7- Bu açıklamalarımız, Cumhuriyet Halk Partisi’nin hiçbir şartta koalisyona girmesini istemediğimiz anlamına gelmemelidir. Elbette, Cumhuriyet Halk Partisi koalisyon ortağı olabilir. Elbette Türkiye hükümetsiz kalmamalıdır. Açıkça ve doğrudan söylediğimiz şudur: Diğer siyasi partilerle koalisyon görüşmesi yapılacak olsa bile, bunu yapacak parti temsilcileri, geçici koalisyon hevesi içinde olanlar değil, CHP’yi tek başına iktidara taşıyacak, güvenilir, ilkeli, tabanı temsil eden ve en üst organ olan Kurultaydan güvenoyu almış ve yine Genel Kurul tarafından koalisyon şartları konusunda talimatlandırılmış kadrolar olmalıdır.
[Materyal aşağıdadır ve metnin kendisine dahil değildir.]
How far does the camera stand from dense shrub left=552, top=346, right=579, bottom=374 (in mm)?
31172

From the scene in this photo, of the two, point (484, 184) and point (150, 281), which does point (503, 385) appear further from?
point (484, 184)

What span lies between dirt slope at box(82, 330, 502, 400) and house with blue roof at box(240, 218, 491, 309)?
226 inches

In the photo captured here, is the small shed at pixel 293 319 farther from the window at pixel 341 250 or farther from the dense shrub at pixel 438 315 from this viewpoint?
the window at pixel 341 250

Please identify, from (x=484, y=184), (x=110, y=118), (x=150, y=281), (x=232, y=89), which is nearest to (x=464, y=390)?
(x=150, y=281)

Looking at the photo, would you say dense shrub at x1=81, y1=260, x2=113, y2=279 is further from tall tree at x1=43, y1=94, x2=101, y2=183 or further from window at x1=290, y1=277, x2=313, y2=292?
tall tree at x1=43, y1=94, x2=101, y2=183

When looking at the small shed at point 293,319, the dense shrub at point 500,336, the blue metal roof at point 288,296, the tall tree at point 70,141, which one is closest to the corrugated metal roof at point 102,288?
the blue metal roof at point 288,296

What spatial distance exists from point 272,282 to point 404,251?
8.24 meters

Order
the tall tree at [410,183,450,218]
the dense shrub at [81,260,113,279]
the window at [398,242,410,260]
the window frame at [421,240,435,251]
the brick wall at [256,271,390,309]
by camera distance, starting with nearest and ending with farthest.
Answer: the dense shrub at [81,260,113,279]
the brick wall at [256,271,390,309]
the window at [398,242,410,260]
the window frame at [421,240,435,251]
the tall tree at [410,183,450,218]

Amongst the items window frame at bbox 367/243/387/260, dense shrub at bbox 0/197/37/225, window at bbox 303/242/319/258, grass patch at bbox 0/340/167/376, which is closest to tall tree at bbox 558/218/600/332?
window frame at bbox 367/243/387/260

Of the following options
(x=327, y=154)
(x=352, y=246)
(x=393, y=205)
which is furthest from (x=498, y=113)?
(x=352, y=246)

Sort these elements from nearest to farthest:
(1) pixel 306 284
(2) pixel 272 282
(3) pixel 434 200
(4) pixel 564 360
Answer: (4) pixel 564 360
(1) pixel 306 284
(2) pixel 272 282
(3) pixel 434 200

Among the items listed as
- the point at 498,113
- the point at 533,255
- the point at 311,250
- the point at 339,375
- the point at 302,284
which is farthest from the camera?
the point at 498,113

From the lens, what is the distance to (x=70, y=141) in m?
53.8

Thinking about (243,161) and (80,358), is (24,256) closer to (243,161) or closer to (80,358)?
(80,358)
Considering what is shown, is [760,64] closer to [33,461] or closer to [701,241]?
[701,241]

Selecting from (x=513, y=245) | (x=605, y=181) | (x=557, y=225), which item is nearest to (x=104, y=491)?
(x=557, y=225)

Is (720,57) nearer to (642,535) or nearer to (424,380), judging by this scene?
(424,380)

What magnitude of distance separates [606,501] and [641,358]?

8- Koalisyon görüşmelerinin sonucu ne olursa olsun, ufukta bir erken seçim görünmektedir. Erken seçime son anda değil, bugünden başlayan bir kadro hareketi içinde ve iktidar hedefi konularak yürünmelidir.
Netice:
Cumhuriyet Halk Partisi Sayın Genel Başkanı ve Parti Meclisi, hiç kuşku duymadığımız ilkeli duruşlarının gereğini yapmalı; seçim sonuçlarının, koalisyon konusunun ve Partiyi iktidara taşıyacak ilkelerin görüşüleceği, delegenin Partinin gidişine yön vereceği ve seçimli Büyük Kurultayı derhal toplamalıdır.